From March 1968 to August 1971, the political world pretended that the dollar was still convertible, partly because of the moderate lessening of American inflation during the recession of 19691970. But after that brief respite, our printing presses went back into high gear, and by early 1971 astute financial observers began to sense the imminent collapse of the dollar. The outflow of funds from New York to European money markets accelerated, forcing most European currencies hard against their upper ceilings.
Because Germany, in particular, had maintained a low inflation rate, dollars poured into that country, which was forced to buy them in mounting volume ... more than $1 billion on May 3 and 4, 1971 and a further $1 billion during the first 40 minutes of trading on May 5. At that point the German central bank let the value of the mark float. Neighboring countries, afraid of seeing now-homeless dollars careen across their own borders, were quick to join Germany.

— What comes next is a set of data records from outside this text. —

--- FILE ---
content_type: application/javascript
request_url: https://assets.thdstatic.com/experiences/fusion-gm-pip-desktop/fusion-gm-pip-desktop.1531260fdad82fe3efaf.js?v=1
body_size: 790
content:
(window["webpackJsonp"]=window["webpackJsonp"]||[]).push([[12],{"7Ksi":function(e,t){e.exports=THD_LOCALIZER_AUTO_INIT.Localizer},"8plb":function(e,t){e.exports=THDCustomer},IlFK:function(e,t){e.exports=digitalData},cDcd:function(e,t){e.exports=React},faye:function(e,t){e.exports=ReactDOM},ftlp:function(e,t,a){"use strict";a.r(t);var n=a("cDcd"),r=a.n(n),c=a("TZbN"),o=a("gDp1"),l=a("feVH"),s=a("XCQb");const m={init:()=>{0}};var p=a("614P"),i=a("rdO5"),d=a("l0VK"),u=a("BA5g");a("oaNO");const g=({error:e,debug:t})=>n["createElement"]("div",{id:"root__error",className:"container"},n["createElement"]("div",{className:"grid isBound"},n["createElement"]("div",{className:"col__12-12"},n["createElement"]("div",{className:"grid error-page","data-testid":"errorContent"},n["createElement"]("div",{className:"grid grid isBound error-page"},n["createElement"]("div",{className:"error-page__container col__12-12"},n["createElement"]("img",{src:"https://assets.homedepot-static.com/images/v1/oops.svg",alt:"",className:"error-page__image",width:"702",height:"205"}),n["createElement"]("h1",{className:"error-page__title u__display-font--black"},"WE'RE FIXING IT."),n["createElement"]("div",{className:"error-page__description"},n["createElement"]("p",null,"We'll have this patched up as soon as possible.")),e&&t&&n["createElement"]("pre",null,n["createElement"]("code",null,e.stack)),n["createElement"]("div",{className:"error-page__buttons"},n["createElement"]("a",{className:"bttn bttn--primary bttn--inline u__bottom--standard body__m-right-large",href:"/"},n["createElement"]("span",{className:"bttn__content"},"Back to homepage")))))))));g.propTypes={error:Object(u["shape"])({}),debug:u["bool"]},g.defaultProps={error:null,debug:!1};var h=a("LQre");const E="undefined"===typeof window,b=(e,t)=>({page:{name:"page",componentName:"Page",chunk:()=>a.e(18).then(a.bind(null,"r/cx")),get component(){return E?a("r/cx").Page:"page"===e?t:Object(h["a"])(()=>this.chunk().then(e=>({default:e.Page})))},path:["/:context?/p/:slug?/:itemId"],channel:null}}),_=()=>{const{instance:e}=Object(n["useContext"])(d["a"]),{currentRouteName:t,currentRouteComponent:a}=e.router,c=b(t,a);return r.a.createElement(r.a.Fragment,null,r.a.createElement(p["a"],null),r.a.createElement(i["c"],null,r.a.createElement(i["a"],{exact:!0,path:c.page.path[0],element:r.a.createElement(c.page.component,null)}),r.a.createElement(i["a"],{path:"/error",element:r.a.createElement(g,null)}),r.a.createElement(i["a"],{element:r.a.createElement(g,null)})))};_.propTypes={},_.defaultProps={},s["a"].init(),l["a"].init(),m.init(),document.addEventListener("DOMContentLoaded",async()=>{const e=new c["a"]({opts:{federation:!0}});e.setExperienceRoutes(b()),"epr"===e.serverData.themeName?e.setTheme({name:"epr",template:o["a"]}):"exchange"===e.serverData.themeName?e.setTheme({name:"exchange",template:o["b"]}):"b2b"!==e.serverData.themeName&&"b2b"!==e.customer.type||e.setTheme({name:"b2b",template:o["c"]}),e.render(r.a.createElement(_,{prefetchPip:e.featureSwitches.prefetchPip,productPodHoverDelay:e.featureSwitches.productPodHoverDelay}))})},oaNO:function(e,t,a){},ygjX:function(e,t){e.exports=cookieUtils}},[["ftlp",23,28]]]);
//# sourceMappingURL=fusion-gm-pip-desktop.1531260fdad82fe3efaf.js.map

On August 6 more than $1 billion in gold and other reserve assets were drained from the U.S. Treasury, and over that next week almost $4 billion fled the country. During the week ending Friday, August 13, the U.S. Treasury borrowed almost $3 billion in foreign currency to try—unsuccessfully—to halt the dollar's decline by buying back dollars with that onloan currency. On August 15, 1971 President Nixon effectively declared international bankruptcy, announcing that no more gold would be given for dollars. There were then absolutely no checks on the ability of the United States to inflate.
Massive runs continued on the dollar, belying Nixon's claim that a dollar separated from gold would "never again be subject to international speculation". Finally, on January 24, 1973 the Swiss government stopped supporting the dollar. Other governments quickly followed. One month later, the entire fixedrate order collapsed.